◆ **TASK DESCRIPTION**
Copy out the lines of the listing starting from the line that contains "Based on the picture" up to and including the line that contains "81.7 inches".

# EXERCISE INPUTS start

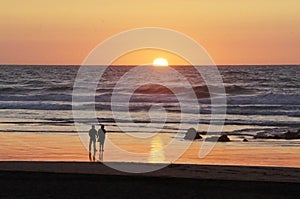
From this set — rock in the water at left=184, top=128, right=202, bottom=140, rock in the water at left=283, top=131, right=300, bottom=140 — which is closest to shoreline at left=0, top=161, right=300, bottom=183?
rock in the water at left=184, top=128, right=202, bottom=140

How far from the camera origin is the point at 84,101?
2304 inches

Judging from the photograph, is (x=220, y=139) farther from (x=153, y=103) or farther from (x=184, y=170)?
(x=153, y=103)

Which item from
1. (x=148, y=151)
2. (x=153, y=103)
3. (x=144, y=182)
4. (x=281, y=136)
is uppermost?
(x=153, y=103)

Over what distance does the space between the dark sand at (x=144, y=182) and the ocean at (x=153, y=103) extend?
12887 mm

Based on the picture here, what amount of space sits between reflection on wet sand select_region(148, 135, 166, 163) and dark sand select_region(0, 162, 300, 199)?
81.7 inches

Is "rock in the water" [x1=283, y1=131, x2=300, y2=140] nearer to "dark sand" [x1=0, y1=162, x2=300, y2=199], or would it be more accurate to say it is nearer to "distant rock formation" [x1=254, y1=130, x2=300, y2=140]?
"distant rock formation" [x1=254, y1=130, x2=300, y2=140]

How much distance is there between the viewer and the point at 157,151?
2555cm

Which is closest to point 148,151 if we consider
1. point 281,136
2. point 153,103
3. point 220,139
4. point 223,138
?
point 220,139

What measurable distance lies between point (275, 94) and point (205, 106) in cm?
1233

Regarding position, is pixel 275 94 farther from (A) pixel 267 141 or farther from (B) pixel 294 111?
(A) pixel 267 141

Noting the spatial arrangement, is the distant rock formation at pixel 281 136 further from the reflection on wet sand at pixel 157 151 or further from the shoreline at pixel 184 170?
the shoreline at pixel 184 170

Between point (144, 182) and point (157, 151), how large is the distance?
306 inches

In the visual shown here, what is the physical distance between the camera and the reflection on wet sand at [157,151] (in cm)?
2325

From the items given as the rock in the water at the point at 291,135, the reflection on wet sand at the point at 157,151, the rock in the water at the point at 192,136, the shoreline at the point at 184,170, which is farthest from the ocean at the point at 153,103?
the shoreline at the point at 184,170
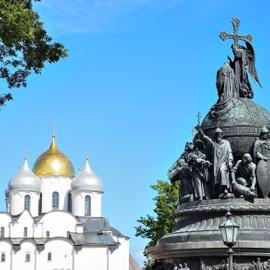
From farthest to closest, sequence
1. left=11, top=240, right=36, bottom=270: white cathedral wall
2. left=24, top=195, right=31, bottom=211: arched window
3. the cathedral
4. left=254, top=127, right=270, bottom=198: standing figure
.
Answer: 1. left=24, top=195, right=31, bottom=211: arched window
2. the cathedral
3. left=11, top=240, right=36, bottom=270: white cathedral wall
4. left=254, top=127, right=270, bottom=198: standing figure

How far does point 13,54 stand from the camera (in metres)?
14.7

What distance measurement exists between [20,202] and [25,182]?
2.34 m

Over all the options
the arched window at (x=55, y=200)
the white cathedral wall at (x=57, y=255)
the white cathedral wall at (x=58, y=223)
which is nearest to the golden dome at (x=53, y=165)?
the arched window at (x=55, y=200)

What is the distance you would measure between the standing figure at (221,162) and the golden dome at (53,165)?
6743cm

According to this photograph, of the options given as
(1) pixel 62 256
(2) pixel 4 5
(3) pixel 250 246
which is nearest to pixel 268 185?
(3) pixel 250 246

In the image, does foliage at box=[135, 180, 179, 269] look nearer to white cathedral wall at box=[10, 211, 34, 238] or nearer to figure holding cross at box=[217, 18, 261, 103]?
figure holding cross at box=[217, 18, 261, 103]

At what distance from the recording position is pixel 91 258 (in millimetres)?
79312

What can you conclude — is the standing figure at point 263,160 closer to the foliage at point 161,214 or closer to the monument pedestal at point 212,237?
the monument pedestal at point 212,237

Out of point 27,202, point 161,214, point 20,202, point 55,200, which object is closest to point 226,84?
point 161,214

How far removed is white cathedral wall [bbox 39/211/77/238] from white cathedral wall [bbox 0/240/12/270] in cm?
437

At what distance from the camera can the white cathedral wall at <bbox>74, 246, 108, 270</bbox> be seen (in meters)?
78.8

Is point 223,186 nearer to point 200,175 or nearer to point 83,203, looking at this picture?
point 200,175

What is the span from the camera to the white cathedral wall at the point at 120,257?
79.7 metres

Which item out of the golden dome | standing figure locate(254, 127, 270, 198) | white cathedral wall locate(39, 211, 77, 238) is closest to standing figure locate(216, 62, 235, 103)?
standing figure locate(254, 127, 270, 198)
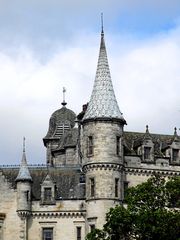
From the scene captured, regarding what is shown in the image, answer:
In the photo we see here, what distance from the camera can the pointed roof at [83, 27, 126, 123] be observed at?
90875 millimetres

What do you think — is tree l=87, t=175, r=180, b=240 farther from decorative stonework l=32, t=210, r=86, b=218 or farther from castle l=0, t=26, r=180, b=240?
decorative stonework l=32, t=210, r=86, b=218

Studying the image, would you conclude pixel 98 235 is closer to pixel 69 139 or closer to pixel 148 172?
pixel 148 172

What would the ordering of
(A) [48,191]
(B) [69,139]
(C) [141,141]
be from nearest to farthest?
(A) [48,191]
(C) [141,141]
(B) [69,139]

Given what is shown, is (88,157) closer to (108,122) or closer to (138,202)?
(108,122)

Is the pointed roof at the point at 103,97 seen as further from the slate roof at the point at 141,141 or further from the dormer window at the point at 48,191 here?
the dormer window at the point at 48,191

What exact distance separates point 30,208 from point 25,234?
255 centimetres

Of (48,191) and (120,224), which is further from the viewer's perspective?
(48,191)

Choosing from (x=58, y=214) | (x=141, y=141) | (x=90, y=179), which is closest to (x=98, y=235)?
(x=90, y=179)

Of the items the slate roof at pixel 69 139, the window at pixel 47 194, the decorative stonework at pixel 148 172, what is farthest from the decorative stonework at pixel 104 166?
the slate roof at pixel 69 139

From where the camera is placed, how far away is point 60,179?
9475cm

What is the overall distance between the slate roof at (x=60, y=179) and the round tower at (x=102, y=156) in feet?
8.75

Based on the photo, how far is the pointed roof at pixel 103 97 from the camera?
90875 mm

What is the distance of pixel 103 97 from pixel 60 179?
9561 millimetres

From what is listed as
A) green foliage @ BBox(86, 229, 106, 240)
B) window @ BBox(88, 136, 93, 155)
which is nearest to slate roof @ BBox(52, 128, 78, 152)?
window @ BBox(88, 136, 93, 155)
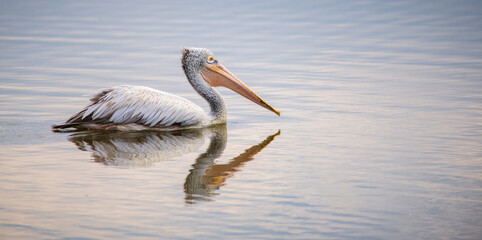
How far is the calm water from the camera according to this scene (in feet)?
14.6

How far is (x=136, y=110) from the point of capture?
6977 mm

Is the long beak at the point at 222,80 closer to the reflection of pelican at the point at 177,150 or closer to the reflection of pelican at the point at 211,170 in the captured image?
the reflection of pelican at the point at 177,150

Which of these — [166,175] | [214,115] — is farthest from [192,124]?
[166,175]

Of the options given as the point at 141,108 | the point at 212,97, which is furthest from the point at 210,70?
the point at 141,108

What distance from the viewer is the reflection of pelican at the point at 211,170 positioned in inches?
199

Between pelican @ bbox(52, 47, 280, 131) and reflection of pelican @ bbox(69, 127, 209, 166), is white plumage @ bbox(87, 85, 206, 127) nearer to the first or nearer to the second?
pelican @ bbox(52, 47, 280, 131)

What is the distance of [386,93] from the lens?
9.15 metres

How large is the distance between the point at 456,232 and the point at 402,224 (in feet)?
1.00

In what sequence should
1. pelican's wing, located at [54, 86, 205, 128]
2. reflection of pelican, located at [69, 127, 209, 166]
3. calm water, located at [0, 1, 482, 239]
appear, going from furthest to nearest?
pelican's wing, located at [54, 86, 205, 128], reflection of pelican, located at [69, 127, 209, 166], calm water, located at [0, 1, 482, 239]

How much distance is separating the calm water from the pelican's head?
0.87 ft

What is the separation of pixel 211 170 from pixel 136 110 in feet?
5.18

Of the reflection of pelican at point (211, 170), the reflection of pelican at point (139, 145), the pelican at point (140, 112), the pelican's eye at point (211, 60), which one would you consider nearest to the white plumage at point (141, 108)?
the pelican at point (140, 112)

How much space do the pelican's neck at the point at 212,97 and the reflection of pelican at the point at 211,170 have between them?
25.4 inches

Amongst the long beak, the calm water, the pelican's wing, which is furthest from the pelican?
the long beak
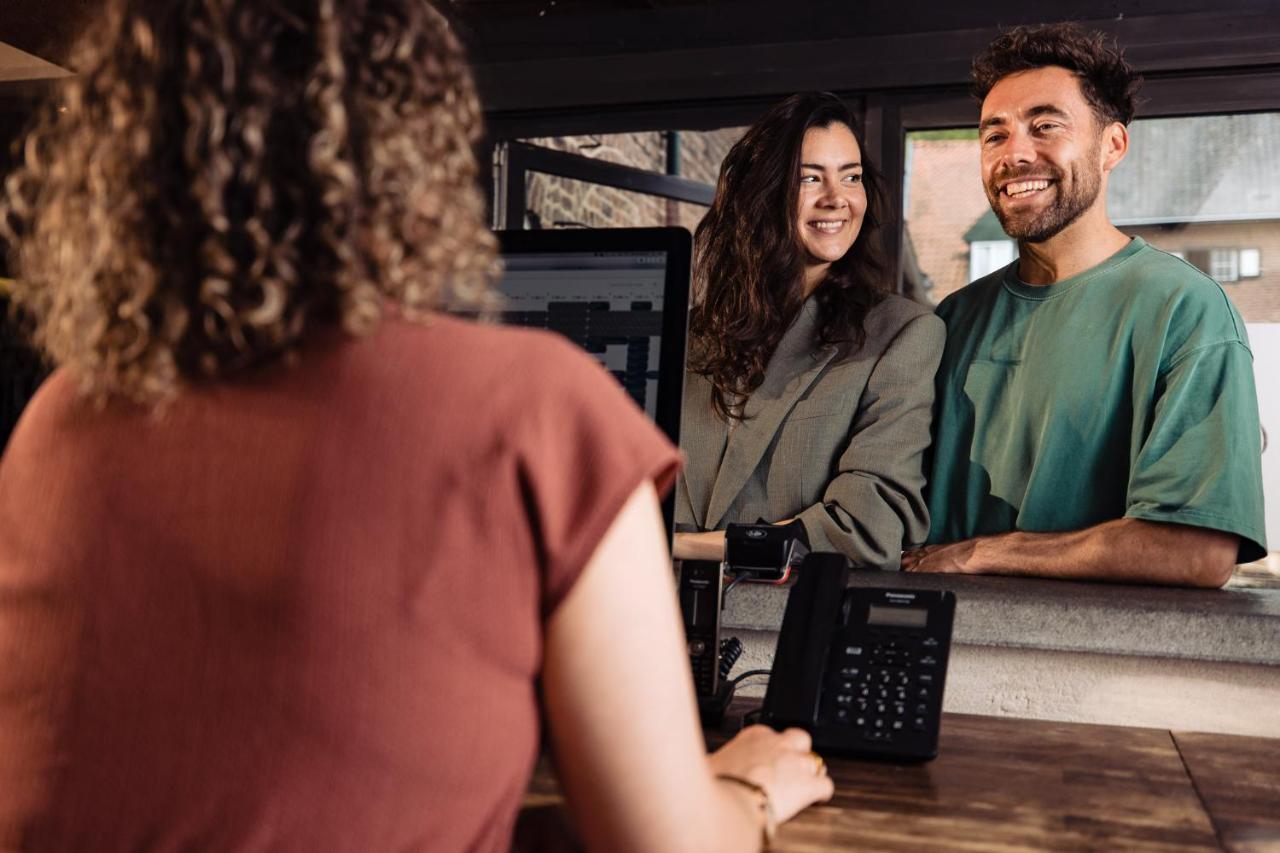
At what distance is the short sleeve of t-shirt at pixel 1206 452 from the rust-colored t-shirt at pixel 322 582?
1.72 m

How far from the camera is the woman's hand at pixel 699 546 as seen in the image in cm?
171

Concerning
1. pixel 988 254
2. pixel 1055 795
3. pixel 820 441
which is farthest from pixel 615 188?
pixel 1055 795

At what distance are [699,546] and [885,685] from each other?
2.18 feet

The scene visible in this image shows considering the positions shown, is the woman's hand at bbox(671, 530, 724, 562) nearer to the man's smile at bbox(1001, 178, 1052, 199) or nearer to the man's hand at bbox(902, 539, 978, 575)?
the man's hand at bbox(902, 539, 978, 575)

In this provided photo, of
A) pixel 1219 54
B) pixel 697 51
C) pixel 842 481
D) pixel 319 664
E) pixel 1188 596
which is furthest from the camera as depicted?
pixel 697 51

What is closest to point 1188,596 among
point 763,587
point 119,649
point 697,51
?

# EXERCISE INPUTS end

◆ **RESPONSE TO THIS EXERCISE**
Based on the picture here, what amount of space sits between reflection on wet sand select_region(148, 135, 166, 163) and dark sand select_region(0, 162, 300, 199)?
81.7 inches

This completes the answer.